Nonlinear Decentralized Model Predictive Control for Unmanned Vehicles Moving in Formation

Unmanned vehicles operating in formation may perform more complex tasks than vehicles working individually. In order to control a formation of unmanned vehicles, however, the following main issues must be faced: vehicle motion is usually described by nonlinear models, feasible control actions for each vehicle are constrained, collision between the members of the formation must be avoided while, at the same time, the computational efforts must be kept low due to limitations on the onboard hardware. To solve these problems, a nonlinear decentralized model predictive control algorithm is presented in this paper. The adopted model is based on the nonlinear kinematic equations describing the motion of a body with six degrees of freedom, where each vehicle shares information with its leader only by means of a wireless local area network.
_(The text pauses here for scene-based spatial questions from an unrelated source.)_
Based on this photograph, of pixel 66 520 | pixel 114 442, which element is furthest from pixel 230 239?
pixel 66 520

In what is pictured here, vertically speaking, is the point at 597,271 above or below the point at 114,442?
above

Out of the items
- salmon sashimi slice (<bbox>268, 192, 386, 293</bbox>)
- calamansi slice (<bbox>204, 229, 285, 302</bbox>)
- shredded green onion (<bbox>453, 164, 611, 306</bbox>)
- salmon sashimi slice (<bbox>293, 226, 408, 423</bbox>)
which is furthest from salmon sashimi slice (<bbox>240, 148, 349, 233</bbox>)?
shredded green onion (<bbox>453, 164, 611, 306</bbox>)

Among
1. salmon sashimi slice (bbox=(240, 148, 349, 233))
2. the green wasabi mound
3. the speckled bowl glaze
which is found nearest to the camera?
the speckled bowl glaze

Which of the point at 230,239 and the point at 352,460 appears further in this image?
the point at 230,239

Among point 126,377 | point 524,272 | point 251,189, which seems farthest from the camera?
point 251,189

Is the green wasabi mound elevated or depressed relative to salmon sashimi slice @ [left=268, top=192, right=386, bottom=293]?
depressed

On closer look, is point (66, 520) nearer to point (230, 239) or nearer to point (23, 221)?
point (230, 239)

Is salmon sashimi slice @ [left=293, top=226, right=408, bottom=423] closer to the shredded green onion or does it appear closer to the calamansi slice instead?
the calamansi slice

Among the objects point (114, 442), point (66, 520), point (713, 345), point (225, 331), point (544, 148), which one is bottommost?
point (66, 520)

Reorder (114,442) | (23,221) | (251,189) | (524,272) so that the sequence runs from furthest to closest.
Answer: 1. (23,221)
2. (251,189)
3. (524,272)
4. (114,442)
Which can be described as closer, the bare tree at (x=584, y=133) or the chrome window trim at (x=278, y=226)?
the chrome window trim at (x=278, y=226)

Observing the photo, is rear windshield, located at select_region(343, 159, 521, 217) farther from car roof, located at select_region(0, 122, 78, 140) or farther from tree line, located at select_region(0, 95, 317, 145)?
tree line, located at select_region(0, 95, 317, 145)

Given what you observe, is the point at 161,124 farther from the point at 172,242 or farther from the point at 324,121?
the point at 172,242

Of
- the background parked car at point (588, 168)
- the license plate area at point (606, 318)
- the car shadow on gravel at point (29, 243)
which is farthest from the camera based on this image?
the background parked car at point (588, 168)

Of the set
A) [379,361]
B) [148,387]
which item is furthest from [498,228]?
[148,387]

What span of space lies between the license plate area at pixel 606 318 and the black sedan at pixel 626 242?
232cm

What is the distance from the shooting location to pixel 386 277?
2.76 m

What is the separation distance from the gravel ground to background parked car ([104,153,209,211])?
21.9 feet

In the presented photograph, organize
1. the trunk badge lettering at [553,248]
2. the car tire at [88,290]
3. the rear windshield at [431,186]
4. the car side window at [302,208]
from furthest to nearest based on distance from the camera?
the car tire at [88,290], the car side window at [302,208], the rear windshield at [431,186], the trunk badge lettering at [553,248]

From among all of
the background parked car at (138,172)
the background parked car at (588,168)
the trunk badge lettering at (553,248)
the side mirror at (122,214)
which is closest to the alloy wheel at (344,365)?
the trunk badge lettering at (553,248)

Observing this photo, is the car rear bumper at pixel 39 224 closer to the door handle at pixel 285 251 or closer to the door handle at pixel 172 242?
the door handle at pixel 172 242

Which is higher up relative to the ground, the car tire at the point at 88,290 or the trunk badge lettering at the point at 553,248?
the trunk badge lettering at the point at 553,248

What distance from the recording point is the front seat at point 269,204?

Saturation and collision-free constraints are included within the formulation of the optimization problem, while decentralization allows to distribute the computational efforts amongst all the vehicles of the formation. In order to show the effectiveness of the proposed approach, it has been applied to a formation of quadrotor vehicles. Simulation results prove that the approach presented in this paper is a valid way to solve the problem of controlling a formation of unmanned vehicles, granting at the same time the possibility to deal with constraints and nonlinearity while limiting the computational efforts through decentralization.